— Text passage —
McGirt, Starling, and Echols
Jimcy McGirt, child molester, the Founding Father of tribal sovereigntyI've been asked why I support Jeff Starling to be Oklahoma's next attorney general, rather than Jon Echols. Echols's involvement in the imperial speakership of Charles McCall is compelling enough, but the clincher was the answer the two candidates gave at the recent News 9 / NonDoc debate on a question about ongoing litigation relating to the McGirt decision.
Here was the question posed to the candidates:
In July 2020, the US Supreme Court ruled...five to four that Congress never disestablished the Muscogee Nation Reservation. Several Oklahoma Criminal Court of Appeals decisions then affirmed the reservations for the Cherokee, Chickasaw, Choctaw, and Seminole Nations, as well as some of the nine tribes in Ottawa County. The McGirt and Castro-Huerta rulings of course mean that only the federal government and tribal nations can prosecute Indians in Indian country. Governor Kevin Stitt has advocated for the McGirt decision to be overturned either by Congress disablishing reservations or through litigation seeking concurrent state jurisdiction over tribal citizens accused of major crimes in eastern Oklahoma.... Do you believe the state should seek concurrent jurisdiction over tribal citizens in eastern Oklahoma even though it could mean costly and controversial legal battles or can better cooperation and compacting let the federal justice system and tribal courts handle all prosecutorial decisions and adjudications of Indians in eastern Oklahoma?
Starling answered:
Listen, McGirt has created a lot of uncertainty. It just has. McGirt was a federal criminal law matter related to certain major crimes, and McGirt said, the 2020 decision, that essentially the eastern half of Oklahoma was Indian territory for those certain major federal crimes. The question is how does that extend to other federal criminal matters? How does that extend to things like regulatory authority, taxing authority, hunting licenses? We've seen all this stuff in the news.I will tell you I have great respect for our tribes. I have great respect for them. My wife and I have chaired a lot of non-profits across this state. Those non-profits could not have done what they were intended to do without the support of the tribes. My wife and two daughters are Choctaw.

— Source material —
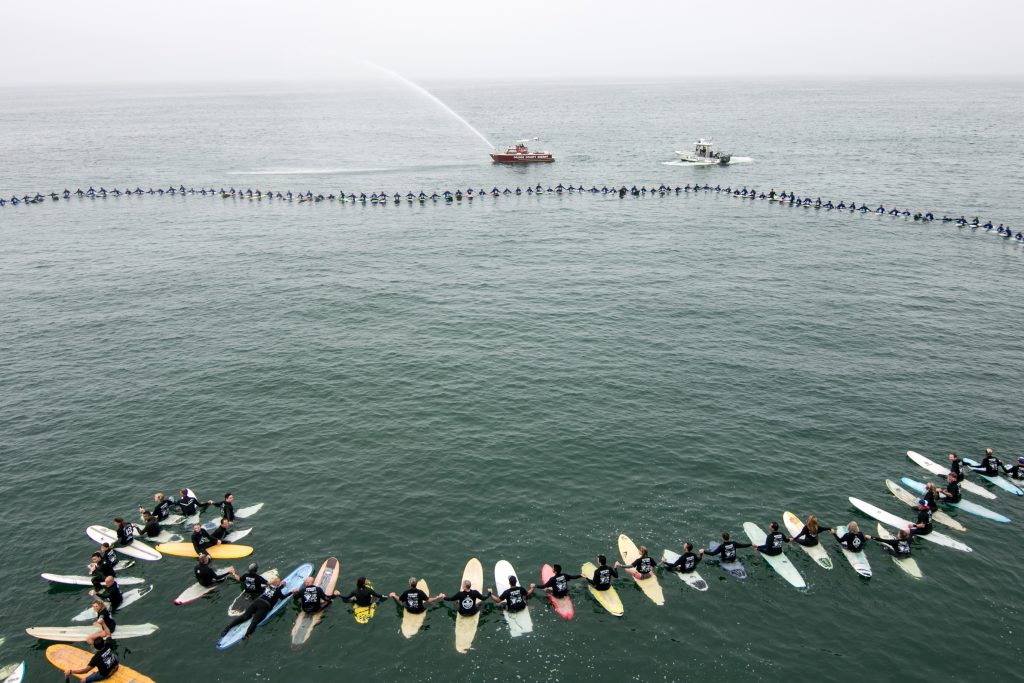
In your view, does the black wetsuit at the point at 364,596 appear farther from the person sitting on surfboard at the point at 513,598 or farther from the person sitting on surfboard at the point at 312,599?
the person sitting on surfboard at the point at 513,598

— What is being asked —
Carry the piece on the Oklahoma attorney general race forward from the point where it stops. The material has no connection to the text about the Oklahoma attorney general race.

— Task answer —
We need a resolution to the uncertainty created around McGirt. That does mean compacting when we can.
But these are very difficult and complex problems. The courts created the this uncertainty. They just did. We didn't have this uncertainty pre-McGirt. We have it now. And we need to be prepared, if we need to, to go back to the courts and get certainty. The tribes need the certainty. The state needs the certainty. The courts created the uncertainty. The courts are likely going to have to resolve this. Now, that doesn't mean we shouldn't work towards compacting on these issues and that should be the goal. But I think it's it just practically speaking very very difficult, without more certainty from the courts to understand what McGirt means, to get full resolution of these things. But on a criminal law matter, we should absolutely compact around this and have concurrent jurisdiction around that to the extent we can have a a mutual agreement with the tribes on this, which I know they're they're coming to this in good faith.
I've talked with a number of the tribes about it, and I'm looking forward to engaging those discussions and helping resolve this McGirt issue while respecting the tribal sovereignty that we have.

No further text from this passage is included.